═══ Available data

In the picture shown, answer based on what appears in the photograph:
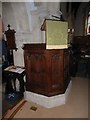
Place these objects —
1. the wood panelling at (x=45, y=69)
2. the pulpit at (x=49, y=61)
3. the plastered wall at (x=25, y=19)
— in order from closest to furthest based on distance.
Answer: the pulpit at (x=49, y=61)
the wood panelling at (x=45, y=69)
the plastered wall at (x=25, y=19)

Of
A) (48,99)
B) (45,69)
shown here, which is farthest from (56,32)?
(48,99)

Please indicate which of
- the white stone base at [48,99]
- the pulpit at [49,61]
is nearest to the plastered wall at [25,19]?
the pulpit at [49,61]

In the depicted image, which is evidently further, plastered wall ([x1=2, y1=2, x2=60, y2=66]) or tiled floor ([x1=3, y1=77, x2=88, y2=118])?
plastered wall ([x1=2, y1=2, x2=60, y2=66])

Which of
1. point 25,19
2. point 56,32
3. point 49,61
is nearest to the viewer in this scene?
point 56,32

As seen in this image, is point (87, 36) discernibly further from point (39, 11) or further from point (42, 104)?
point (42, 104)

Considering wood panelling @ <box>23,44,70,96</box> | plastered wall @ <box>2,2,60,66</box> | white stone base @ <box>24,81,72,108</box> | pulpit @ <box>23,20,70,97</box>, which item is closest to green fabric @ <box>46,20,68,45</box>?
pulpit @ <box>23,20,70,97</box>

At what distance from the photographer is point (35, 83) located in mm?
3537

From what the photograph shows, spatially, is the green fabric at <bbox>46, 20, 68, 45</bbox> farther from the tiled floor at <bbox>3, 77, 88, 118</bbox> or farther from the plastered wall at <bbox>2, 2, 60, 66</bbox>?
the tiled floor at <bbox>3, 77, 88, 118</bbox>

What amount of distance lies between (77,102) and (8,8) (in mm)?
2717

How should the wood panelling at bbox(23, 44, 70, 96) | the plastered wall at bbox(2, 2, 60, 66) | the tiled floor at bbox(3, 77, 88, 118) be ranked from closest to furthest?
the tiled floor at bbox(3, 77, 88, 118), the wood panelling at bbox(23, 44, 70, 96), the plastered wall at bbox(2, 2, 60, 66)

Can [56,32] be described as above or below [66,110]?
above

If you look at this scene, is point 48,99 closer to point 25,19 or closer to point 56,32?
point 56,32

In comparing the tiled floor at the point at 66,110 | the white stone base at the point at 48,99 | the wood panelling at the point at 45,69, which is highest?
the wood panelling at the point at 45,69

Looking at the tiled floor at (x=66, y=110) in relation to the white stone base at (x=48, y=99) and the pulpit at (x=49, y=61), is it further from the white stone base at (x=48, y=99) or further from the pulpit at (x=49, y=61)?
the pulpit at (x=49, y=61)
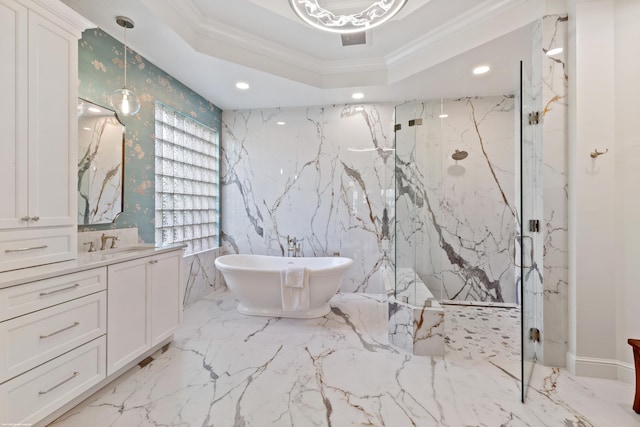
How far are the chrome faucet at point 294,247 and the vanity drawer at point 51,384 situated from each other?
2.38 metres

══════

Copy the records above word for word, omitting the pictures.

In the picture shown, answer based on what appears in the photograph:
Place these objects —
1. the wood panelling at (x=45, y=69)
2. the pulpit at (x=49, y=61)
3. the plastered wall at (x=25, y=19)
— in order from closest to furthest based on distance.
Answer: the pulpit at (x=49, y=61)
the wood panelling at (x=45, y=69)
the plastered wall at (x=25, y=19)

Of
A) (48,99)
B) (45,69)
shown here, which is farthest from (56,32)?
(48,99)

Please indicate which of
- the white stone base at [48,99]
- the pulpit at [49,61]
is nearest to the plastered wall at [25,19]?
the pulpit at [49,61]

In the depicted image, which is evidently further, plastered wall ([x1=2, y1=2, x2=60, y2=66]) or tiled floor ([x1=3, y1=77, x2=88, y2=118])?
plastered wall ([x1=2, y1=2, x2=60, y2=66])

Which of
1. point 25,19
2. point 56,32
3. point 49,61
is nearest to the viewer in this scene?
point 56,32

As seen in this image, is point (87, 36) discernibly further from point (39, 11) or further from point (42, 104)?
point (42, 104)

Considering wood panelling @ <box>23,44,70,96</box> | plastered wall @ <box>2,2,60,66</box> | white stone base @ <box>24,81,72,108</box> | pulpit @ <box>23,20,70,97</box>, which item is closest to green fabric @ <box>46,20,68,45</box>?
pulpit @ <box>23,20,70,97</box>

At what distance from the photographer is point (35, 83) located in mm?
3537

From what the photograph shows, spatially, is the green fabric at <bbox>46, 20, 68, 45</bbox> farther from the tiled floor at <bbox>3, 77, 88, 118</bbox> or farther from the plastered wall at <bbox>2, 2, 60, 66</bbox>?
the tiled floor at <bbox>3, 77, 88, 118</bbox>

What amount of distance lies between (77,102) and (8,8) (in mm)?
2717

How should the wood panelling at bbox(23, 44, 70, 96) | the plastered wall at bbox(2, 2, 60, 66) | the tiled floor at bbox(3, 77, 88, 118) be ranked from closest to furthest?
the tiled floor at bbox(3, 77, 88, 118), the wood panelling at bbox(23, 44, 70, 96), the plastered wall at bbox(2, 2, 60, 66)

Can [56,32] be described as above or below [66,110]?
above

If you look at this scene, is point 48,99 closer to point 25,19 or closer to point 56,32?
point 56,32

In comparing the tiled floor at the point at 66,110 | the white stone base at the point at 48,99 | the wood panelling at the point at 45,69, which is highest?
the wood panelling at the point at 45,69

Looking at the tiled floor at (x=66, y=110) in relation to the white stone base at (x=48, y=99) and the pulpit at (x=49, y=61), is it further from the white stone base at (x=48, y=99) or further from the pulpit at (x=49, y=61)?
the pulpit at (x=49, y=61)
How far are the chrome faucet at point 294,247 and the vanity drawer at point 51,384 situated from each other?
2.38 metres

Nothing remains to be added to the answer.